• **Esercizio**: Puoi trascrivere parola per parola il brano sul regolamento di condominio, partendo da "Visto da diversa" e proseguendo fino a "modifica di esse."?

• **Testo fornito**:

************

Visto da diversa angolazione, poichè solo alcune clausole di un regolamento contrattuale possono essere di carattere contrattuale, o come si suole anche dire convenzionale, la unanimità dei consensi è richiesta per la sola modifica di esse.
<<Per poter modificare le altre clausole, non aventi questo contenuto limitativo, è sufficiente la delibera assembleare adottata con la maggioranza prescritta dall'art. 1136 c.c., comma 2>> (Cass. S.U. n. 943/99, Cass. 5626/2002).
Anche se approvata con l'unanimità dei consensi, vi può comunque essere una clausola del regolamento contrattuale che sia nulla di per sé. Si pensi al caso della clausola contrattuale che detti quorum assembleari, costitutivi o deliberativi, diversi da quelli sanciti dal legislatore, ovvero che deroghi all'art. 1137 c.c. in tema di impugnazione delle decisioni assembleari o che comunque disciplini il modo diverso gli istituti previsti dall'ultima parte dell'art. 1138 c.c., normativa inderogabile anche per il regolamento contrattuale. Si pensi ancora a clausole che siano contrarie all'ordine pubblico.
Si può pervenire nella prassi ad un regolamento misto, sia nel momento della sua nascita sia in quelle della sua modifica. L'esempio di regolamento misto è data dalla iniziale simultanea presenza della forma del regolamento contrattuale e del contenuto di quello assembleare: si tratta del regolamento predisposto dall'unico proprietario costruttore, sottoscritto da tutti gli acquirenti le unità immobiliari, il cui oggetto è costituito dalle sole clausole disciplinanti i beni comuni, senza limitazioni di sorta al loro esercizio da parte dei singoli condomini e senza disciplinare le proprietà solitarie. Esso può essere modificato, per singole clausole o integralmente, con le maggioranze prescritte dal codice civile, senza necessità del consenso unanime. Nel caso in cui invece il predetto iniziale regolamento –con forma contrattuale- contenga clausole sia contrattuali, sia assembleari occorrerà verificare la natura delle singole clausole onde validamente modificarle. Anche qui, a ben vedere, si può parlare di regolamento misto in ragione del diverso oggetto delle singole clausole. Ecco che allora per la modifica delle clausole contrattuali occorre il consenso unanime di tutti gli aventi diritto mentre per la modifica di quelle aventi contenuto assembleare, è sufficiente il raggiungimento delle maggioranze prescritte dal legislatore in ragione del tema da modificare, senza necessità dell'unanimità.

************

Record di domande basate su scene:
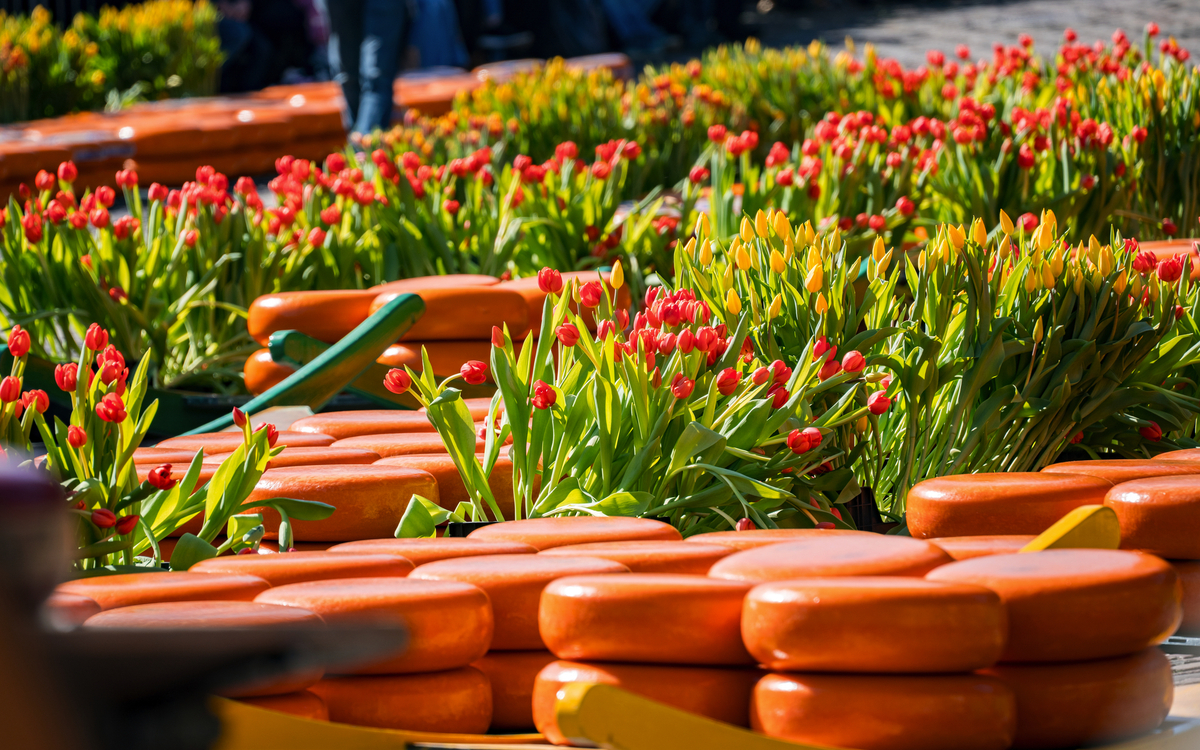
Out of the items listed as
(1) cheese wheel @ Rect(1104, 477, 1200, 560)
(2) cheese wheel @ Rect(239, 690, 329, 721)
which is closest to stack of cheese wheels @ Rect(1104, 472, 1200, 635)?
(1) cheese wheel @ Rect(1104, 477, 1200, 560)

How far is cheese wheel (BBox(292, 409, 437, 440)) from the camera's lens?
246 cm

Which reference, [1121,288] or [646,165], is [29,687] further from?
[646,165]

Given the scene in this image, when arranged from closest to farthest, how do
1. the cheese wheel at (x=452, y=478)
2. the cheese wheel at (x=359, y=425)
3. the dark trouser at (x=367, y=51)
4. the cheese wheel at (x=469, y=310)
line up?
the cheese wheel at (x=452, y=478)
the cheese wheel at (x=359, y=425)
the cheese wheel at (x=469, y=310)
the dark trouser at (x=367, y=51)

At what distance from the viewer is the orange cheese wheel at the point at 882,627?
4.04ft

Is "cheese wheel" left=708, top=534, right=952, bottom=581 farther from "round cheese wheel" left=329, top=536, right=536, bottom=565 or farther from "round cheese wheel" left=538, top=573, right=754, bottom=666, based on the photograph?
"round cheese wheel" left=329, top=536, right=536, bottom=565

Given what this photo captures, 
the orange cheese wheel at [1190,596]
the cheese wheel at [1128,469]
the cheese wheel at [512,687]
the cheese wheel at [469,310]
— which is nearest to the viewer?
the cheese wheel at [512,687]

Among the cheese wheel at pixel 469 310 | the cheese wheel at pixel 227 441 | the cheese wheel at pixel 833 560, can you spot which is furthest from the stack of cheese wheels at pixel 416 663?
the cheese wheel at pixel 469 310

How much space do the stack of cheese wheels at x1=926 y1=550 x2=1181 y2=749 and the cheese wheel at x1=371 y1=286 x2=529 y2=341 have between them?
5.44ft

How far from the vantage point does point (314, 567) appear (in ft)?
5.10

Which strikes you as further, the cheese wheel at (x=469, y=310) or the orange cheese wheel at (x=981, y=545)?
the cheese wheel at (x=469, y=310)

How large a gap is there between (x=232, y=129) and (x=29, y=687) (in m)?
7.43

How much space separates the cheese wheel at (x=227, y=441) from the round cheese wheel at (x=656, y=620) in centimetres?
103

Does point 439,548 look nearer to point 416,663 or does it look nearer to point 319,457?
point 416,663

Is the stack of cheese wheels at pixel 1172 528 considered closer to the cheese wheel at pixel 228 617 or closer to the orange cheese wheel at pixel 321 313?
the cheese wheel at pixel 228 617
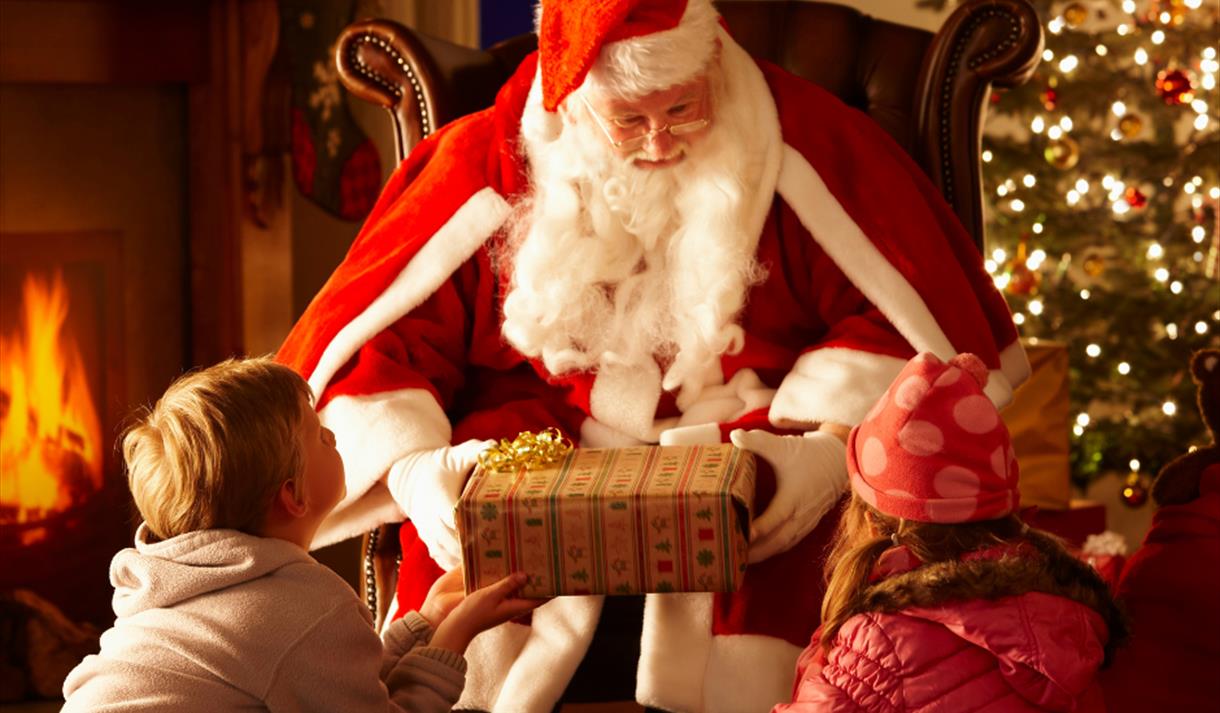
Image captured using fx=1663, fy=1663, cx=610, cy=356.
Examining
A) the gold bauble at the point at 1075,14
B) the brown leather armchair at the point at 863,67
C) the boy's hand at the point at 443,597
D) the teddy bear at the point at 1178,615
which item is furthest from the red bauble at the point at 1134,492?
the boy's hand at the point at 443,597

************

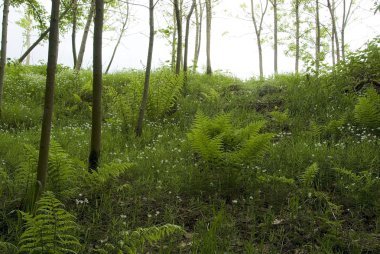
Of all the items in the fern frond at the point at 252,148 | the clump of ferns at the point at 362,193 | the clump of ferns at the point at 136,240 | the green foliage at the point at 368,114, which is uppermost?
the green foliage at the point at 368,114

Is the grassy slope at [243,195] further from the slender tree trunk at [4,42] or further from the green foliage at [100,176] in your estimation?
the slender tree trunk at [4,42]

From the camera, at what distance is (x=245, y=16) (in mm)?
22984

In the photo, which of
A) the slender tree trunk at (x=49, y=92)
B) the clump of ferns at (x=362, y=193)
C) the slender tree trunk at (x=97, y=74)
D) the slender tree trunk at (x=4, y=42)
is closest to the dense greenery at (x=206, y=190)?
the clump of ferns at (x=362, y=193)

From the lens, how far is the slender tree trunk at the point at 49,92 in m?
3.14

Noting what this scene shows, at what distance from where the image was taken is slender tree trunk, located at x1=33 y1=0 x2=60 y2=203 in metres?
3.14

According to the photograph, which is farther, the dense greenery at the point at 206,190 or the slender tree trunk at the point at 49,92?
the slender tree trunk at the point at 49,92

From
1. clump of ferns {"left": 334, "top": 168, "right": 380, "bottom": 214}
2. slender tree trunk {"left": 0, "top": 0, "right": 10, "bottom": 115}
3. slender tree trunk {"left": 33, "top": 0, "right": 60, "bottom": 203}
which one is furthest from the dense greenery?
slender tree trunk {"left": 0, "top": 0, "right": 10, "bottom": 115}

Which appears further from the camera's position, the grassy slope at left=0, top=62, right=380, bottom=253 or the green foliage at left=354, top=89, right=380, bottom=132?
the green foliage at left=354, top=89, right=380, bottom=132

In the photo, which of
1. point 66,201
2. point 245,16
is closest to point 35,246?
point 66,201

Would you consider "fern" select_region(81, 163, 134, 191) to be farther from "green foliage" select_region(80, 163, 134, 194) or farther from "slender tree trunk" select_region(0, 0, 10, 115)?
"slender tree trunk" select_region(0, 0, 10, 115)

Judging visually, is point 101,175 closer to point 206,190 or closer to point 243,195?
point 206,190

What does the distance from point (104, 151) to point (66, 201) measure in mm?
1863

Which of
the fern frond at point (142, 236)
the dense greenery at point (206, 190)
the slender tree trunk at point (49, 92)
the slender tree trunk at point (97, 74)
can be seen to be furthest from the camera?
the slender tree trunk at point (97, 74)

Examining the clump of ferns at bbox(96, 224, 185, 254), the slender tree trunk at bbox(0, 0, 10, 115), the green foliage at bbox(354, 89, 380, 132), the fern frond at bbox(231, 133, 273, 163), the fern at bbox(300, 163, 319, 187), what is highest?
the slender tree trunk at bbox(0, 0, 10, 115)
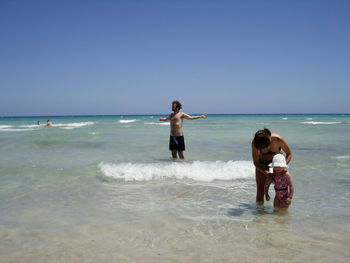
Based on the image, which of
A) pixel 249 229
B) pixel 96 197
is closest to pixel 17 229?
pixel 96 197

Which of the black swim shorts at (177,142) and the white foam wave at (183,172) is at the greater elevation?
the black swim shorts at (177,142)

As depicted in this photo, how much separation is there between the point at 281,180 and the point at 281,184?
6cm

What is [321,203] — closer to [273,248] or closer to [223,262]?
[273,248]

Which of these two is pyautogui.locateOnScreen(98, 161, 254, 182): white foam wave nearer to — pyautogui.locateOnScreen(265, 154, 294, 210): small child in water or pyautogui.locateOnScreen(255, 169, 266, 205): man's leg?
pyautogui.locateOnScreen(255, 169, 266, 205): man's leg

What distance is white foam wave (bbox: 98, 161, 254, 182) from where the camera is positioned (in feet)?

************

• **Il risultato**:
Visto da diversa angolazione, poichè solo alcune clausole di un regolamento contrattuale possono essere di carattere contrattuale, o come si suole anche dire convenzionale, la unanimità dei consensi è richiesta per la sola modifica di esse.